Barrierefreies Wohnen in einem Gründerzeitbau

Sanierung 1,8 Millionen Euro in Aue investiert

Aue. Das markante Eckgebäude an der Schillerstraße/Innere Schneeberger Straße in Aue hat eine Zukunft. Obwohl es jahrelang leer stand, wird es nicht abgerissen, sondern erhält eine aufwändige Schönheitskur und einen Anbau. "Der Gründerzeitbau mit der roten Backsteinfassade soll ein seniorengerechtes Wohnhaus werden", teilte die Auer Stadtsprecherin Jana Hecker mit.

Nach dem Konzept "Ein Denkmal zum Leben erwecken" der Westsächsische Gesellschaft für Stadterneuerung mbH, entstehen 18 barrierefreie Wohnungen sowie Gewerberäume für einen Pflegedienst.
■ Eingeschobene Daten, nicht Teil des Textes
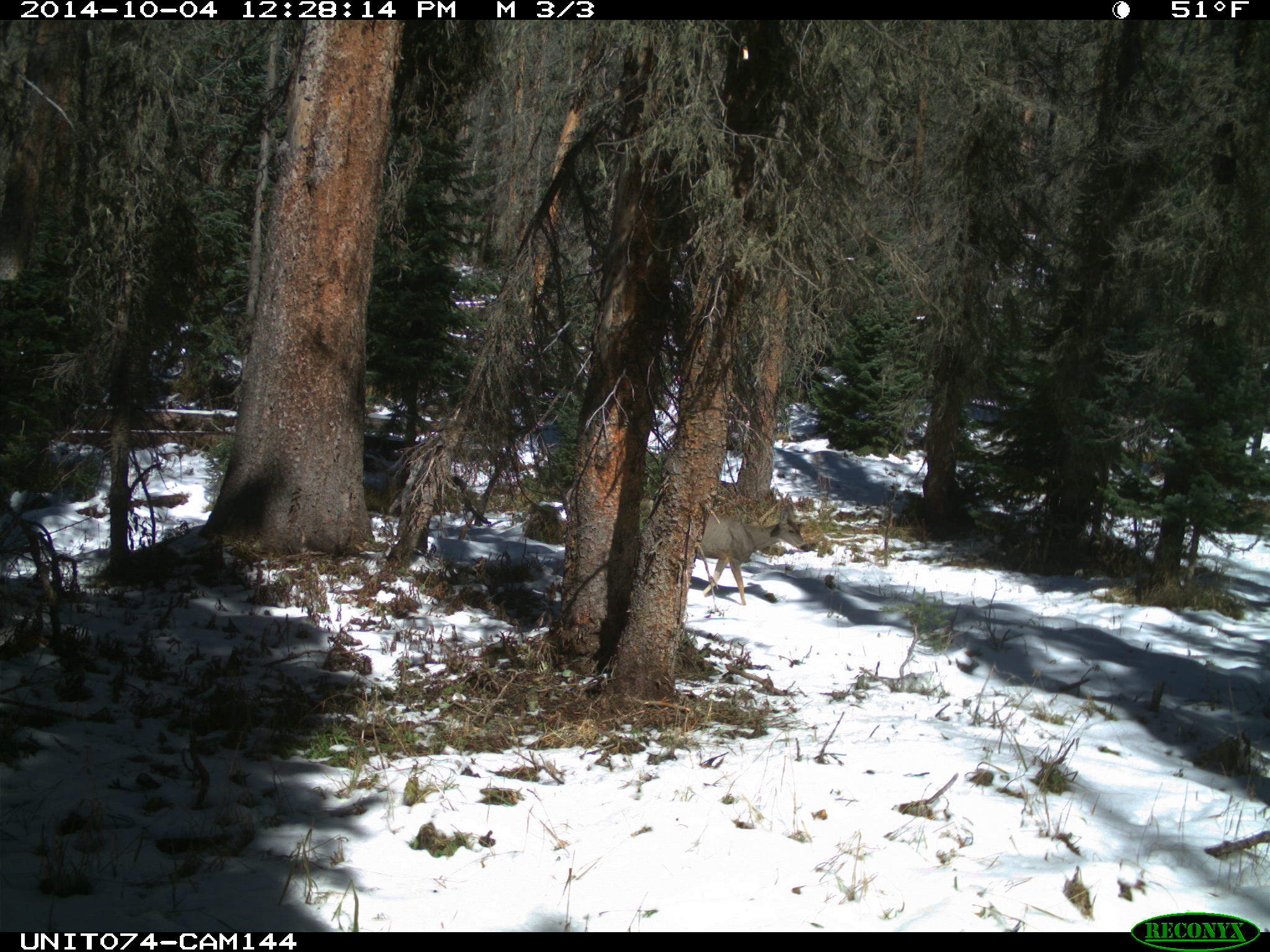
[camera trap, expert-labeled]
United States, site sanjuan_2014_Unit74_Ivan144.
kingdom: Animalia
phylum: Chordata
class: Mammalia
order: Artiodactyla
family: Cervidae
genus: Odocoileus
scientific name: Odocoileus hemionus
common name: mule deer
Odocoileus hemionus (mule deer).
Läuft alles nach Plan, sind die Wohnungen mit breiten Türen und großen Bädern ausgestattet. Ein Aufzug vom Keller bis zum Dachgeschoss ist natürlich Pflicht.

Die Kosten für den Um- und Neubau liegen bei zirka 1,8 Mio Euro. Eine Million davon stammt aus dem Förderprogramm des Freistaates "Aktive Stadt- und Ortsteilzentren".

Anfang der Woche setzten Matthias Kunz, Geschäftsführer der Auer Wohnungsbaugesellschaft mbH als Eigentümer und der Oberbürgermeister der Großen Kreisstadt Aue, Heinrich Kohl, symbolisch den 1. Spatenstich. Als erstes stehen Entkernungsarbeiten an. Im verkehrsberuhigten Bereich der Inneren Schneeberger Straße wird der rollstuhlgerechte Zugang zum Gebäude entstehen. Dort ist ein Funktionsneubau geplant. "Dieser ist mit großzügigem Foyer harmonisch und passend zur historischen Fassade angelegt", so Hecker weiter. Die Fassade bleibe aber erhalten. Im Bereich der Schneeberger Straße wurden Flurstücke gekauft. "Dort sollen Stellplätze für Bewohner, Besucher und den Pflegedienst geschaffen werden", heißt es aus dem Rathaus.